Wer Wirbel und weitere Geschichten rund um das Wochenende und Dortmung braucht, der wird an vielen Stellen in den Weiten des Internets (und später sicher auch in der Presseschau) fündig. Hier an dieser Stelle geht es heute um die Aufarbeitung der letzten Phase der Transferperiode. Und entsprechend über vier plus einen Abgang, mit denen der Kader noch mal ordentlich auf ein kerniges Ausmaß von rund 20 Spielern inklusive Keepern reduziert wurde. Über dessen Zusammensetzung wurde ja schon an anderer Stelle ausführlich geschrieben.
Terrence Boyd
Ein Abschied, der irgendwie doch ein wenig schade war. Was wiederum seltsam ist, bei einem Spieler, der zwei Jahre lang kein Pflichtspiel für die Profis von RB Leipzig absolviert hat. Aber Terrence Boyd hat es mit seiner Art und Weise geschafft, selbst in seiner Verletzungszeit sein hohes Ansehen in der Mannschaft und sein Standing bei den Fans zu behalten. Was ein absoluter Ausnahmefall sein dürfte.

* [Aufgabenreihe]
• a. Führe sämtliche Sätze auf, aus denen der Absatz unter der Überschrift „Terrence Boyd“ im Text über die Transferperiode besteht.
• b. Gib den Abschnitt der Datensätze unverändert wieder, der mit deren erster Zeile beginnt und mit der Zeile endet, die „97L162 126L168 143L205“ enthält. Beide Grenzzeilen gehören dazu.

* [Eingabedaten]
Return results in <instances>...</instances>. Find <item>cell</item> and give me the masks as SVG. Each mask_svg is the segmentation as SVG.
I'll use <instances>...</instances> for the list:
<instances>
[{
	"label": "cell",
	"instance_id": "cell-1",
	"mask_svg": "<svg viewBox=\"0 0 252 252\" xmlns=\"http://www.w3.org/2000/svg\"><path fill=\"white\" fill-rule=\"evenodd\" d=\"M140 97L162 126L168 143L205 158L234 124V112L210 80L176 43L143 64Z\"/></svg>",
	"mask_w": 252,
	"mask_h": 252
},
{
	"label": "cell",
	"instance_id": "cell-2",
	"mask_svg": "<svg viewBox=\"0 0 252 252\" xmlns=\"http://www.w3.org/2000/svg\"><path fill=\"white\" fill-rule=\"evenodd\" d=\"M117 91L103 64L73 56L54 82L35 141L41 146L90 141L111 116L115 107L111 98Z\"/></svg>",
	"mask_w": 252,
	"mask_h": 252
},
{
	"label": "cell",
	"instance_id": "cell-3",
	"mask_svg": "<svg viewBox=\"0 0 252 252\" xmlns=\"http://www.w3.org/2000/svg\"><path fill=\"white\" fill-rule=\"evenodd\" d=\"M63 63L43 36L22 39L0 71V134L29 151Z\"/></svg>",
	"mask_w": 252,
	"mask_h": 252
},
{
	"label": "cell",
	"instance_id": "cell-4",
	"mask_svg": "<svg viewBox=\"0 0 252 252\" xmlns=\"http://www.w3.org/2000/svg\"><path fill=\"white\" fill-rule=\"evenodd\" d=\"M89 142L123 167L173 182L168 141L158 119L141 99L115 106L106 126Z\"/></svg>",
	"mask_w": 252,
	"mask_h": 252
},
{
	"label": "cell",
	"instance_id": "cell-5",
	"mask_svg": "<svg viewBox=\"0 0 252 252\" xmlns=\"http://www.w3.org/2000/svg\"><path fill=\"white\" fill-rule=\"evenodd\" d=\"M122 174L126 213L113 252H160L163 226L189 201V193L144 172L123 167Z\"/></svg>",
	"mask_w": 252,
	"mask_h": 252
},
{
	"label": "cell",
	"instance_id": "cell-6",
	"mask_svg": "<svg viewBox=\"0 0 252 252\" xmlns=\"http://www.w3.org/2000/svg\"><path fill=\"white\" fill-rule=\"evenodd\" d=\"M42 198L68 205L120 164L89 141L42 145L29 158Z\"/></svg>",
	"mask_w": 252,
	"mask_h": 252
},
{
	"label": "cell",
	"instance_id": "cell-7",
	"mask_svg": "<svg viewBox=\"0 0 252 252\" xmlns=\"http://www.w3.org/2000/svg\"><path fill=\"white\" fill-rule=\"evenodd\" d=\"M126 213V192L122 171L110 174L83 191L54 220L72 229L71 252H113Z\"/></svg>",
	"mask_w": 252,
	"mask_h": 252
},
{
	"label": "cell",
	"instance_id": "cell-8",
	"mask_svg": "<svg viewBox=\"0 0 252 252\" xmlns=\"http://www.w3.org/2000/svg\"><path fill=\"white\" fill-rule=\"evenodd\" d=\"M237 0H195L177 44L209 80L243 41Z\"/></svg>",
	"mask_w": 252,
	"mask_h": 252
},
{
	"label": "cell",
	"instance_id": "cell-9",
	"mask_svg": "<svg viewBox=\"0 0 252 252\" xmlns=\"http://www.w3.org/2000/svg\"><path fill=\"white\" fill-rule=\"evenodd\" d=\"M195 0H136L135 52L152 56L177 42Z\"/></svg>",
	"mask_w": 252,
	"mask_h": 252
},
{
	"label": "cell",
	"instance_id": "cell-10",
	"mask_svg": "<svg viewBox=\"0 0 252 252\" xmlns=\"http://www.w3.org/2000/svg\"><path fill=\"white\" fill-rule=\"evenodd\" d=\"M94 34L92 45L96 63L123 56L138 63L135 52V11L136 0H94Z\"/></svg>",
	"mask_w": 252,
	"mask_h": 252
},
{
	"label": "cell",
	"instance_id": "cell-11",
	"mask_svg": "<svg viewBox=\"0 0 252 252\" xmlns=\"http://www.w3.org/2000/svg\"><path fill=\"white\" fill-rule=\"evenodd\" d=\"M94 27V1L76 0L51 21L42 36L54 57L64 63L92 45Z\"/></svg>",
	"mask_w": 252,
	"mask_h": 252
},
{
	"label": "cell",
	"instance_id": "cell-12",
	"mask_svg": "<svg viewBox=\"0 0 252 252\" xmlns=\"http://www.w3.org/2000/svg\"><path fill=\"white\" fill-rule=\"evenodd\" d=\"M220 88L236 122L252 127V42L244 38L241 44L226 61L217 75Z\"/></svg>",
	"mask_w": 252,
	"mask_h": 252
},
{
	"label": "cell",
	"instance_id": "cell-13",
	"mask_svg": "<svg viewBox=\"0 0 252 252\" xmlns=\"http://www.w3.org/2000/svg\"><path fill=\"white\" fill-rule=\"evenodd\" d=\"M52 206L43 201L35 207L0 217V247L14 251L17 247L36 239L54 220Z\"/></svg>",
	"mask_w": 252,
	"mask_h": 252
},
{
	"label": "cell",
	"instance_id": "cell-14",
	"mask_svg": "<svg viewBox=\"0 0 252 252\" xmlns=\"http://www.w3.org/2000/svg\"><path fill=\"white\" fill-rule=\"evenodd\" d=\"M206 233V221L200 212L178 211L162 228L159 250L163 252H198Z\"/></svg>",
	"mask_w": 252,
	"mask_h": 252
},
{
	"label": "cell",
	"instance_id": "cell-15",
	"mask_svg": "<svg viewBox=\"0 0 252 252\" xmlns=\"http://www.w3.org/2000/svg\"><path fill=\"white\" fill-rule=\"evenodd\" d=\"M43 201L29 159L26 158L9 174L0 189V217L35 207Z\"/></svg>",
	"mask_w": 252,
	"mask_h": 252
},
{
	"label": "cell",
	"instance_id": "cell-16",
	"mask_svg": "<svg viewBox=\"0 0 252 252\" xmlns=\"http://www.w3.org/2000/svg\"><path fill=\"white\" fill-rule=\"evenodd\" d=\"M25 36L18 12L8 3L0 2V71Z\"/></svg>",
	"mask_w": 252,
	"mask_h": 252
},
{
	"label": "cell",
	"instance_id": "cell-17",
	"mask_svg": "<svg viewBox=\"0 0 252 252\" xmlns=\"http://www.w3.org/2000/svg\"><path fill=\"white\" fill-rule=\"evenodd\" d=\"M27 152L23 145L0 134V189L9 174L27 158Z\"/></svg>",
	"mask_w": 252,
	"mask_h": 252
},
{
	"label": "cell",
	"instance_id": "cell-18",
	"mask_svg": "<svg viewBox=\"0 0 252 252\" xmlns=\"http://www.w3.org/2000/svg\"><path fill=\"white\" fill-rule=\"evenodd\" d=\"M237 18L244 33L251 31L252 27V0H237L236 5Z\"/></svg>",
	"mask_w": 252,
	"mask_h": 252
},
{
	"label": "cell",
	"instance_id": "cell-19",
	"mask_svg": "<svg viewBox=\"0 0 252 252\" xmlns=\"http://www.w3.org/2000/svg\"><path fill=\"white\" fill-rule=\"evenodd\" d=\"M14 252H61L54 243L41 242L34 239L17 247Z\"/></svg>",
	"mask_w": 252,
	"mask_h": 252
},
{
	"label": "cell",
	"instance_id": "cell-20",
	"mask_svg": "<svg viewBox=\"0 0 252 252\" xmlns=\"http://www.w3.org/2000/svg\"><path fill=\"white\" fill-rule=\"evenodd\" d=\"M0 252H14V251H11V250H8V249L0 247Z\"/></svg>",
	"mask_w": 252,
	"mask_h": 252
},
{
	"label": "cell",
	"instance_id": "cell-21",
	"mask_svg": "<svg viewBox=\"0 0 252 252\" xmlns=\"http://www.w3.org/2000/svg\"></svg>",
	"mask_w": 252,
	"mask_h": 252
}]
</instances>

* [Lösungen]
• a.
1. Ein Abschied, der irgendwie doch ein wenig schade war.
2. Was wiederum seltsam ist, bei einem Spieler, der zwei Jahre lang kein Pflichtspiel für die Profis von RB Leipzig absolviert hat.
3. Aber Terrence Boyd hat es mit seiner Art und Weise geschafft, selbst in seiner Verletzungszeit sein hohes Ansehen in der Mannschaft und sein Standing bei den Fans zu behalten.
4. Was ein absoluter Ausnahmefall sein dürfte.

• b.
Return results in <instances>...</instances>. Find <item>cell</item> and give me the masks as SVG. Each mask_svg is the segmentation as SVG.
I'll use <instances>...</instances> for the list:
<instances>
[{
	"label": "cell",
	"instance_id": "cell-1",
	"mask_svg": "<svg viewBox=\"0 0 252 252\" xmlns=\"http://www.w3.org/2000/svg\"><path fill=\"white\" fill-rule=\"evenodd\" d=\"M140 97L162 126L168 143L205 158L234 124V112L210 80L176 43L143 64Z\"/></svg>",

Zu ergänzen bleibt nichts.